[PD] compile pd on ubuntu 5.10

Hans-Christoph Steiner hans at eds.org
Thu Apr 13 17:19:13 CEST 2006


On Apr 13, 2006, at 7:04 AM, João Miguel Pais wrote:

>> Now its dying on PDP.  I don't know much about PDP, and using  
>> tigital's binary for Pd-extended on Mac OS X.  It shouldn't be  
>> enabled.
>>
>> Around line 121 in externals/Makefile, it should look like this:
>>
>>    ifeq ($(OS_NAME),darwin)
>>      LIB_TARGETS += hid
>>    else
>>
>> I am guessing yours looks like this:
>>
>>    ifeq ($(OS_NAME),darwin)
>>      LIB_TARGETS += hid pdp
>>    else
>>
>> Remove the "pdp" if you want to compile the rest.  The version in  
>> CVS does not have the "pdp" there.
>
> it was already in order.
>
>
> Anyway I think that this whole thread might have been a mistake. I  
> just went to your site (H-C) and downloaded and installed the  
> latest pd-extended. And it works (well, I didn't check everything,  
> pdp wasn't there).
>
> What I was trying to do in the beggining was to going to cvs, and  
> to compile the latest pd version, with all abstractions, externals,  
> etc. integrated into it. Which didn't work at first. (or maybe not.  
> since I have also other things to do than play the linux- 
> installation maze game, sometimes I can't keep anymore with it,  
> even I have the whole thread documented here)
>
> So, now I have a working pd-extended, and a not-working pd-cvs- 
> version. My question would be:
> - is there a way to sucessfully compile the whole cvs thing from  
> itself? (which would be feasable for me) or it is too much trouble?
> - if not, I would try to keep the working pd-ext, and symlink/path/ 
> whatever to the pd-cvs folders which aren't included (abstractions,  
> etc)
> - which of this choices would be more adequate? or is there a  
> better one?
>
> (I'm sorry to be going around, but this has been temendously  
> frustrating and a waste of time. now I recall why I already a few  
> times went away from linux - but this time I'm worrying only with  
> pd and not with other general system problems. thanks ubuntu for  
> that, I guess)
>
>
> By the way, I just opened my gui-ed abstr, and noticed that in X it  
> looks quite different from xp (not so pretty). Is there anyone who  
> has tried it on both machines and looked good? Or is it a font  
> issue, which is also too complicated/not worth it to solve?

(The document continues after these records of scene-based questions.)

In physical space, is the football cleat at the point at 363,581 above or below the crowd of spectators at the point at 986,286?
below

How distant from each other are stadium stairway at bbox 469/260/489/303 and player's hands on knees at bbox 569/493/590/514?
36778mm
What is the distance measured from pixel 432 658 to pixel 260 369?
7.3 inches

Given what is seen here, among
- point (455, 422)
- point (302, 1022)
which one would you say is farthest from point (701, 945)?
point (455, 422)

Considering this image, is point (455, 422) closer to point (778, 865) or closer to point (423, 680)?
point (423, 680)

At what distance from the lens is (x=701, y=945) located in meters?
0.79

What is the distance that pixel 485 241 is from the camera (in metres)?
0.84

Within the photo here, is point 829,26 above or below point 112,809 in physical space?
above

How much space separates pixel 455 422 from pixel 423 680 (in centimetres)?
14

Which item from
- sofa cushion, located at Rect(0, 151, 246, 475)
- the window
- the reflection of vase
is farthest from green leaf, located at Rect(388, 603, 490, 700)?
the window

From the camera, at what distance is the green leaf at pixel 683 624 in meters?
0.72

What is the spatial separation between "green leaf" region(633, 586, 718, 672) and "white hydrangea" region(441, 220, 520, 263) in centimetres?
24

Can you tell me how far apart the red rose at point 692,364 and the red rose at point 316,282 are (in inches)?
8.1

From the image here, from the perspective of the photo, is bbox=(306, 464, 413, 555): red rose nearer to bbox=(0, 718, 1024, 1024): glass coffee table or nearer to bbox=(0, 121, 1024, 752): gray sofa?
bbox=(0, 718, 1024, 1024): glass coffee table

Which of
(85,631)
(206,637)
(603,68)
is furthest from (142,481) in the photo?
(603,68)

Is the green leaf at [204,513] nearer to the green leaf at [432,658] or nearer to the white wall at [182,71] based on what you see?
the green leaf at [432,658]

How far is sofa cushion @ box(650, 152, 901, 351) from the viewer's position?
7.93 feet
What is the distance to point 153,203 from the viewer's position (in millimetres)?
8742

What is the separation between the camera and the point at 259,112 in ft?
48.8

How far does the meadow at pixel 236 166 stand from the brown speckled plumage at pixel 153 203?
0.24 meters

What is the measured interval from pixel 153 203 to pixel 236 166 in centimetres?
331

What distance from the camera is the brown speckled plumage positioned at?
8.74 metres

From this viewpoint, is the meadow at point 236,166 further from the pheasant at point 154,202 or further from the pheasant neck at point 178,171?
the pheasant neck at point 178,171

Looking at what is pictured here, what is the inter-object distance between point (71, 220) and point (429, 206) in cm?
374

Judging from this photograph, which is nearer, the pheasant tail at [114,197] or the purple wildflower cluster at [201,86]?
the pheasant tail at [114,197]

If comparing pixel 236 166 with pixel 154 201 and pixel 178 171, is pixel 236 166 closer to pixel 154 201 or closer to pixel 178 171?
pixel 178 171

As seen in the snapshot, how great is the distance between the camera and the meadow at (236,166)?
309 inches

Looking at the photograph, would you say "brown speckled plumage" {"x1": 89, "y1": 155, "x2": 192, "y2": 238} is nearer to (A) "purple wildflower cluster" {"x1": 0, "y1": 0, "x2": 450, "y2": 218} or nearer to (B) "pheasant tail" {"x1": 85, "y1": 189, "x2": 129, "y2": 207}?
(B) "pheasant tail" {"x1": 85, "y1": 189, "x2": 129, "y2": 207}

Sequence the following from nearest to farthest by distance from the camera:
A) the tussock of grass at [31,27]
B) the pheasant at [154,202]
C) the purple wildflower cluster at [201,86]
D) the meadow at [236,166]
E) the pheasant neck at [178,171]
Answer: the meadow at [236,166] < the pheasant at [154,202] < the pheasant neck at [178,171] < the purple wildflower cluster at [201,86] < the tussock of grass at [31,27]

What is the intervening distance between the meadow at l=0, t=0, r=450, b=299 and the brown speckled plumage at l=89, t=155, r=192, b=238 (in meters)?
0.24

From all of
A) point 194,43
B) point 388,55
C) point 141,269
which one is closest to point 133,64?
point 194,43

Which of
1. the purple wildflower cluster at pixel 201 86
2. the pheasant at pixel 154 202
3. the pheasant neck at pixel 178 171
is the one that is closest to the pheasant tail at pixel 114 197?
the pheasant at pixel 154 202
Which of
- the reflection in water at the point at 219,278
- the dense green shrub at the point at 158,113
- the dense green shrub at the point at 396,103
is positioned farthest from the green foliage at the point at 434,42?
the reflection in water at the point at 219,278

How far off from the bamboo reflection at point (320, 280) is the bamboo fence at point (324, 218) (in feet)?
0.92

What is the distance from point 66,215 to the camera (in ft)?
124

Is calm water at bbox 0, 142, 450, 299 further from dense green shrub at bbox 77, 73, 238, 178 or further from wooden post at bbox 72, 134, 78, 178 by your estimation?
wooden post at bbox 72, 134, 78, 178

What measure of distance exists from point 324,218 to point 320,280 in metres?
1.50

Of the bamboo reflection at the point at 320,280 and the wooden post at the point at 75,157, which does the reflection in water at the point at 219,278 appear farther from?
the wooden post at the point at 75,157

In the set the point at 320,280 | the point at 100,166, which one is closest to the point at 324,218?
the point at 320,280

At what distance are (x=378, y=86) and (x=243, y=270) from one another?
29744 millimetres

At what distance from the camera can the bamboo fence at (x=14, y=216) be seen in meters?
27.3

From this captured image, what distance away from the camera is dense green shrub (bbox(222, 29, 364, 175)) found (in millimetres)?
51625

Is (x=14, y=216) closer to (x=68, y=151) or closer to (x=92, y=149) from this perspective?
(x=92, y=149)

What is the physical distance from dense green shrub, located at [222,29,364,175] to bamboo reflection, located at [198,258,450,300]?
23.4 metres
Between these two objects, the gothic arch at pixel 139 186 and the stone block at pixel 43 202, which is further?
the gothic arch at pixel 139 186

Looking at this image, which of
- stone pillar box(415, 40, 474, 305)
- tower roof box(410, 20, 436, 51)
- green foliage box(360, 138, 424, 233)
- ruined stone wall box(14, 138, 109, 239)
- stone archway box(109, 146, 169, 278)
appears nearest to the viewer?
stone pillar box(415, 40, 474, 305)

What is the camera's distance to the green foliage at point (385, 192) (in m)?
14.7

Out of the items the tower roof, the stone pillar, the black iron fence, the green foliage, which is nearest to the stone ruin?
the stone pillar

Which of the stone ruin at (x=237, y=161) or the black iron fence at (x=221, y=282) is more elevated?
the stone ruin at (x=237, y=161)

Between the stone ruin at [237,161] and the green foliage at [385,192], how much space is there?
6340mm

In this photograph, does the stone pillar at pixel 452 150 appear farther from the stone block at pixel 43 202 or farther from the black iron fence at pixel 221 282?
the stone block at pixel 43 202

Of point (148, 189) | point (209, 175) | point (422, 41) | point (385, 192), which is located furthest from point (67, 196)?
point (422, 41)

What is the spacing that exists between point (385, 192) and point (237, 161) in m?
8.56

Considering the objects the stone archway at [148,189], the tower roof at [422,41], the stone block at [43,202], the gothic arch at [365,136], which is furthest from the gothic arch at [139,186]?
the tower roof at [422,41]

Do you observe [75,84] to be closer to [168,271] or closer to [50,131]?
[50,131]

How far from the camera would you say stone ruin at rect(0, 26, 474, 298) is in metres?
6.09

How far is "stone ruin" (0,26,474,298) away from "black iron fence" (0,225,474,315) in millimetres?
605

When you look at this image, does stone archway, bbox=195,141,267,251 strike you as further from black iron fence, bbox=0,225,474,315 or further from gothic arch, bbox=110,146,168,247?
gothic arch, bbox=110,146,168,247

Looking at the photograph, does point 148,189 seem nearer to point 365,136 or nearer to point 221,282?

I don't think your work was a waste of time at all, this is what we  
all to towards making Pd easier to use for all.  If you want some  
perspective, look back at the way you used to install Pd:

http://web.archive.org/web/20010404044612/http://www.pure-data.org/

The only way to get Pd was to download the sources and compile them  
yourself.  There is now 2000+ objects included in Pd-extended, there  
is the work of perhaps 100+ people.  Its big and complicated, so that  
means that building it is not simple.

The effort that you put into getting things working on Ubuntu and  
documenting it helps us find bugs, make improvements, and future  
people can start with your doc and hopefully take it further.

We aim to make Debian and Ubuntu (or whatever) packages of Pd- 
extended, but someone has to do the work.  The more people who  
contribute, the faster that will happen.  These things are not hard  
to install by design, but rather because no one has done the work to  
make it easy yet.

As for successful compilation on GNU/Linux, if someone else has done  
it, you can too.  But yes, it can be a painful process.

.hc

________________________________________________________________________ 
____

"I have the audacity to believe that peoples everywhere can have  
three meals a day for their bodies, education and culture for their  
minds, and dignity, equality and freedom for their spirits."
                                             - Martin Luther King, Jr.